Sì, in effetti era l’unica voce diversa. Per un periodo fu anche direttore spirituale del Seminario, ma sempre con una sensibilità che lo discostava dalla omogeneità pretesca. Una profondità tutta sua.

La tua ordinazione avviene nel 1965, al culmine del Concilio Vaticano II.

Sì, siamo stati la prima generazione di preti conciliari. Per noi il Vaticano II era il senso del cambiamento epocale, dell’apertura mentale, della ricerca come superamento delle posizioni standardizzate, del coraggio di pensare in modo dinamico. Si andava a sgretolare la compattezza di una Chiesa padrona.

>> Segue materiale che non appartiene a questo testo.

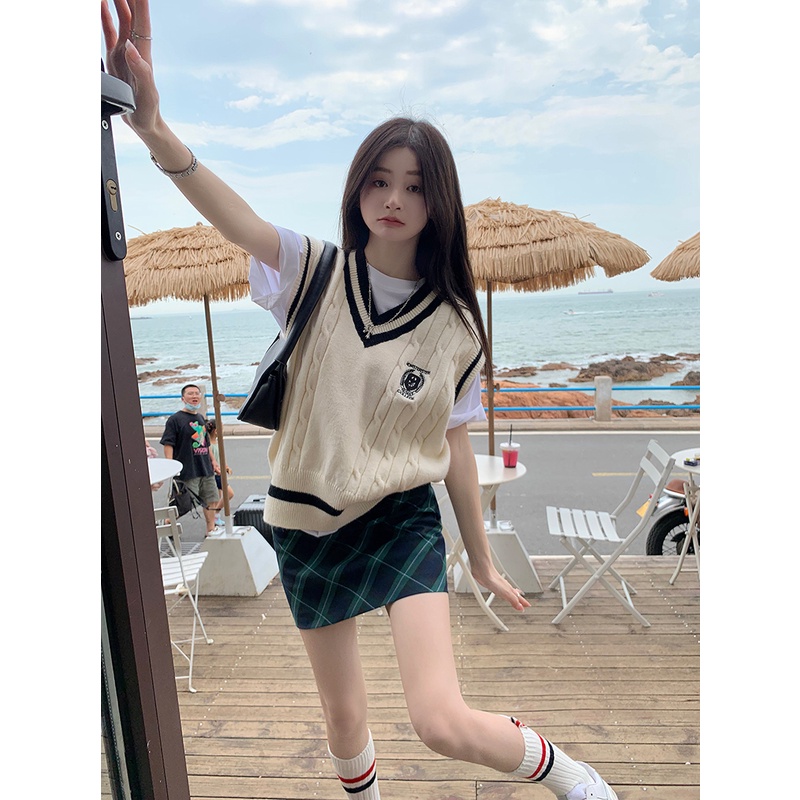 Áo vest len gile xoắn thừng cổ V phối viền họa thêu huy hiệu trước ngực style nữ sinh Hàn Quốc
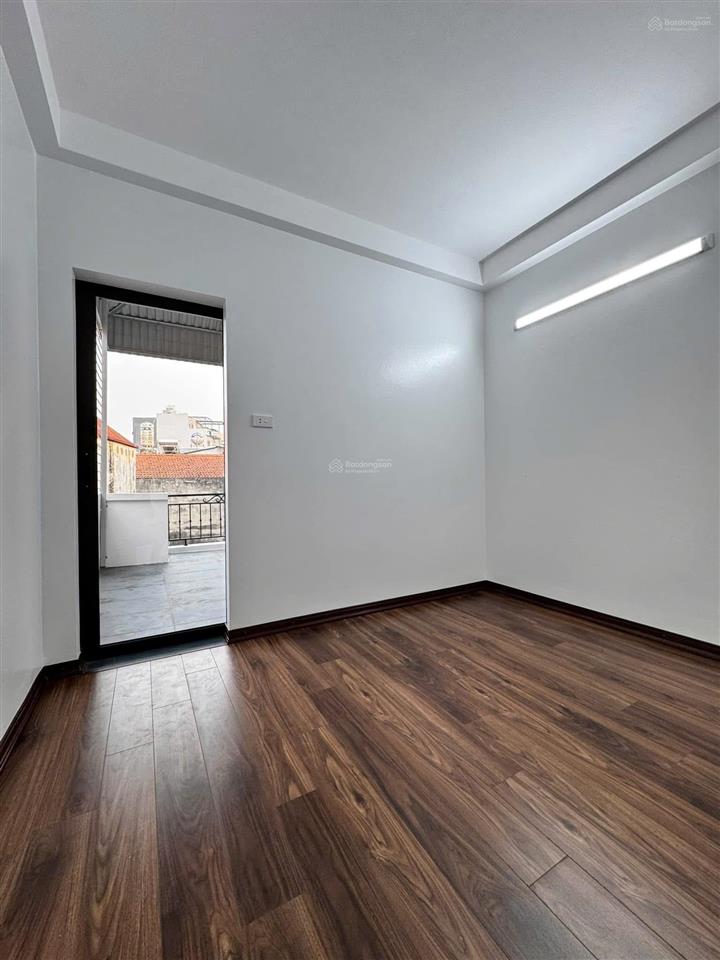 Chủ cần bán nhà phân lô ô tô phố nghĩa tân, 50m2x4t, ngõ thông nông, gần phố, giá chỉ 17.5 tỷ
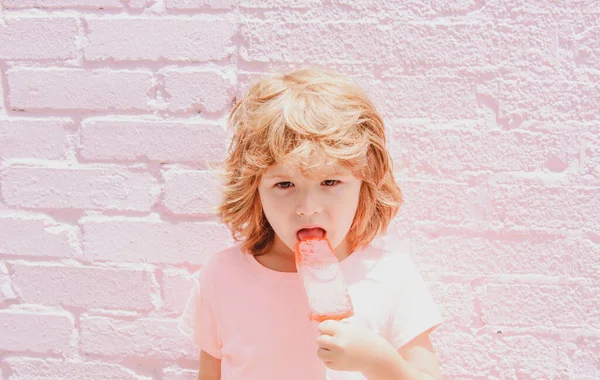 Παιδιά Που Κρατούν Παγωτό Ροζ Φόντο — Φωτογραφία Αρχείου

Giovanni XXIII l’avete percepito subito come una grande novità per la Chiesa?

Sì, subito. Mi ricordo un nostro viaggio a Roma, da seminaristi, e io che sfregavo il il mio giornale sulla schiena del papa, per “santificarlo”. E poi anche Paolo VI, la profondità della sua riflessione.

Sono rimaste amicizie profonde di quei tempi?

Sì, certe relazioni umane sono durate a lungo, anche se in seminario bisognava stare attenti a parlare e a praticare legami di amicizia, un termine che era ambivalente e poteva indicare anche rapporti troppo stretti. La paura delle cosiddette amicizie particolari era una cosa folle. Guai a turbare una vita così tranquilla, preordinata, senza sussulti, come quella del seminario maggiore a Trento. Prima del Sessantotto.

Proprio in quegli anni le prime esperienze da prete. Ne conservi un bel ricordo?

Bellissimo ricordo. Da cappellano di Arco, il mio primo intento è stato quello di stare sulla strada e immaginare che cosa pensava la gente che passava di là. Ascoltavo quello che dicevano. E la mia conclusione fu: “no i m’ha ensegnà nient”. Tradotto in altri termini: il mondo era diverso da come ce l’avevano raccontato. E questa scoperta ce l’ho dentro, vivissima: ad Arco, al mio primo incarico da prete, ho sperimentato che ci avevano raccontato un mondo falso, non esistente, fasullo, vuoto (ridacchia) – ma forse esagero, mi faccio più bravo di quel che ero.